Do this:
Write out all of the data exactly as it appears.

* BEGIN Data for this exercise *

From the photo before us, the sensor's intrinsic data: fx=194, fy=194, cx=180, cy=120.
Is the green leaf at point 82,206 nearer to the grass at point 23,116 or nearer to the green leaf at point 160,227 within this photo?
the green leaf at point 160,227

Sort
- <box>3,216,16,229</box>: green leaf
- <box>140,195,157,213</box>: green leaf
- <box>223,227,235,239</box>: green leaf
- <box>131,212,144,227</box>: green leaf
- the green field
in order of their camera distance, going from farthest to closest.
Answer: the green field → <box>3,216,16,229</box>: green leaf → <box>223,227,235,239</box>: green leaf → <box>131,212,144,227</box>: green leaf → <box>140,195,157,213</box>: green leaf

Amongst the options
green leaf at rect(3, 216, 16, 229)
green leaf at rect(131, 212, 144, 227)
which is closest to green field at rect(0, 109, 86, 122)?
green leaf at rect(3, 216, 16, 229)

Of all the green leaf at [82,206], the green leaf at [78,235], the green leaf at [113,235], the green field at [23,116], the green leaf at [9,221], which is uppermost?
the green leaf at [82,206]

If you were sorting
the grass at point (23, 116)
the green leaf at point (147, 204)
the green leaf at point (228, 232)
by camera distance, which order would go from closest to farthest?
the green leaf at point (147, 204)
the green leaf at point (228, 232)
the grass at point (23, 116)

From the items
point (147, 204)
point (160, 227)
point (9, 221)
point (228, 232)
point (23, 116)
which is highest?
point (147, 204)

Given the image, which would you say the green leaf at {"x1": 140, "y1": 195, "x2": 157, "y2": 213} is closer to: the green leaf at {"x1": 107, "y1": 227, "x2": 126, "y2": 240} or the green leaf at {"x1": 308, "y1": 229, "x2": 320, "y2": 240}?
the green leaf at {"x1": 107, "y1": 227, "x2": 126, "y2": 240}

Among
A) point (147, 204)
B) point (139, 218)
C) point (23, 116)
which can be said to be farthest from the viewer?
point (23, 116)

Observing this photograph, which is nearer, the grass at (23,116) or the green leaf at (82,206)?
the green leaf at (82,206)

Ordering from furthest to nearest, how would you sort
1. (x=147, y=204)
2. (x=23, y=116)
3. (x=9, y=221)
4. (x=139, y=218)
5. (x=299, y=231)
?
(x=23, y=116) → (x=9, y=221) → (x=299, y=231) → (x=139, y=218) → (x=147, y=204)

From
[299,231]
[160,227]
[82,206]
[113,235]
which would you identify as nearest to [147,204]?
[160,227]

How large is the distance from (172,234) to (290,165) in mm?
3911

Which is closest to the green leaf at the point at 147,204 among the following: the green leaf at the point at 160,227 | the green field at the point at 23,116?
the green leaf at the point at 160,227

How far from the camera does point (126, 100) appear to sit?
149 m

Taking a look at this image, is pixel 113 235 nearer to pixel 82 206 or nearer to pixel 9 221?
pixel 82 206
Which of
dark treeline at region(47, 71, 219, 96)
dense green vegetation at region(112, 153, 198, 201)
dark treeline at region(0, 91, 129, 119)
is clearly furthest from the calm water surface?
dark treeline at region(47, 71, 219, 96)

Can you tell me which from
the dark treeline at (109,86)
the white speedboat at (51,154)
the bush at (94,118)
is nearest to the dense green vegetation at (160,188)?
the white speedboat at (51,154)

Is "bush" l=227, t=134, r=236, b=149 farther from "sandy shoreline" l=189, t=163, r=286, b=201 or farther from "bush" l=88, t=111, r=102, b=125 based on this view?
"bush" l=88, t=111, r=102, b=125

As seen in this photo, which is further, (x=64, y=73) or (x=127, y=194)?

* END Data for this exercise *

Output of the exercise:
From the photo before us, the sensor's intrinsic data: fx=194, fy=194, cx=180, cy=120.
Is the green leaf at point 82,206 nearer to the grass at point 23,116 or nearer to the green leaf at point 160,227 within this photo?
the green leaf at point 160,227

Sort
- <box>3,216,16,229</box>: green leaf
- <box>140,195,157,213</box>: green leaf
- <box>223,227,235,239</box>: green leaf
- <box>131,212,144,227</box>: green leaf
- the green field
in order of their camera distance, going from farthest to closest.
Answer: the green field → <box>3,216,16,229</box>: green leaf → <box>223,227,235,239</box>: green leaf → <box>131,212,144,227</box>: green leaf → <box>140,195,157,213</box>: green leaf

Amongst the options
green leaf at rect(3, 216, 16, 229)
green leaf at rect(131, 212, 144, 227)
which is closest to green field at rect(0, 109, 86, 122)?
green leaf at rect(3, 216, 16, 229)

Of all the green leaf at [82,206], the green leaf at [78,235], the green leaf at [113,235], the green field at [23,116], the green leaf at [9,221], which is uppermost?
the green leaf at [82,206]

If you were sorting
the grass at point (23, 116)
the green leaf at point (147, 204)
the green leaf at point (228, 232)
by camera distance, which order would go from closest to farthest?
the green leaf at point (147, 204)
the green leaf at point (228, 232)
the grass at point (23, 116)

From the items
point (147, 204)
point (160, 227)
point (9, 221)
point (228, 232)
point (23, 116)
which is highest?
point (147, 204)

Given the image, which would you say the green leaf at {"x1": 140, "y1": 195, "x2": 157, "y2": 213} is closer to: the green leaf at {"x1": 107, "y1": 227, "x2": 126, "y2": 240} or the green leaf at {"x1": 308, "y1": 229, "x2": 320, "y2": 240}?
the green leaf at {"x1": 107, "y1": 227, "x2": 126, "y2": 240}

Among
A) point (147, 204)
B) point (139, 218)
C) point (23, 116)
which can be said to be farthest from the viewer?
point (23, 116)

Observing this photograph, which is nearer, the grass at (23,116) or the green leaf at (82,206)?
the green leaf at (82,206)

Ordering from furthest to nearest, how would you sort
1. (x=147, y=204)
2. (x=23, y=116)
3. (x=9, y=221)
4. (x=139, y=218)
5. (x=299, y=231)
?
(x=23, y=116) → (x=9, y=221) → (x=299, y=231) → (x=139, y=218) → (x=147, y=204)

From
[299,231]
[160,227]
[82,206]
[113,235]
which would you identify as nearest to [147,204]?
[160,227]

How large is the distance from (172,234) to (290,165) in mm?
3911

Which is closest to the green leaf at the point at 147,204 among the following: the green leaf at the point at 160,227 | the green field at the point at 23,116?
the green leaf at the point at 160,227

How far from the camera does point (126, 100) appear to sit?
149 m

Taking a look at this image, is pixel 113 235 nearer to pixel 82 206 or nearer to pixel 9 221?
pixel 82 206
Which of
dark treeline at region(47, 71, 219, 96)
dense green vegetation at region(112, 153, 198, 201)
dark treeline at region(0, 91, 129, 119)
is clearly furthest from the calm water surface?
dark treeline at region(47, 71, 219, 96)

Can you tell me which from
the dark treeline at (109,86)
the white speedboat at (51,154)
the bush at (94,118)
is nearest to the dense green vegetation at (160,188)?
the white speedboat at (51,154)

Is "bush" l=227, t=134, r=236, b=149 farther from "sandy shoreline" l=189, t=163, r=286, b=201 or farther from "bush" l=88, t=111, r=102, b=125 based on this view?
"bush" l=88, t=111, r=102, b=125

As seen in this photo, which is further, (x=64, y=73) or (x=127, y=194)?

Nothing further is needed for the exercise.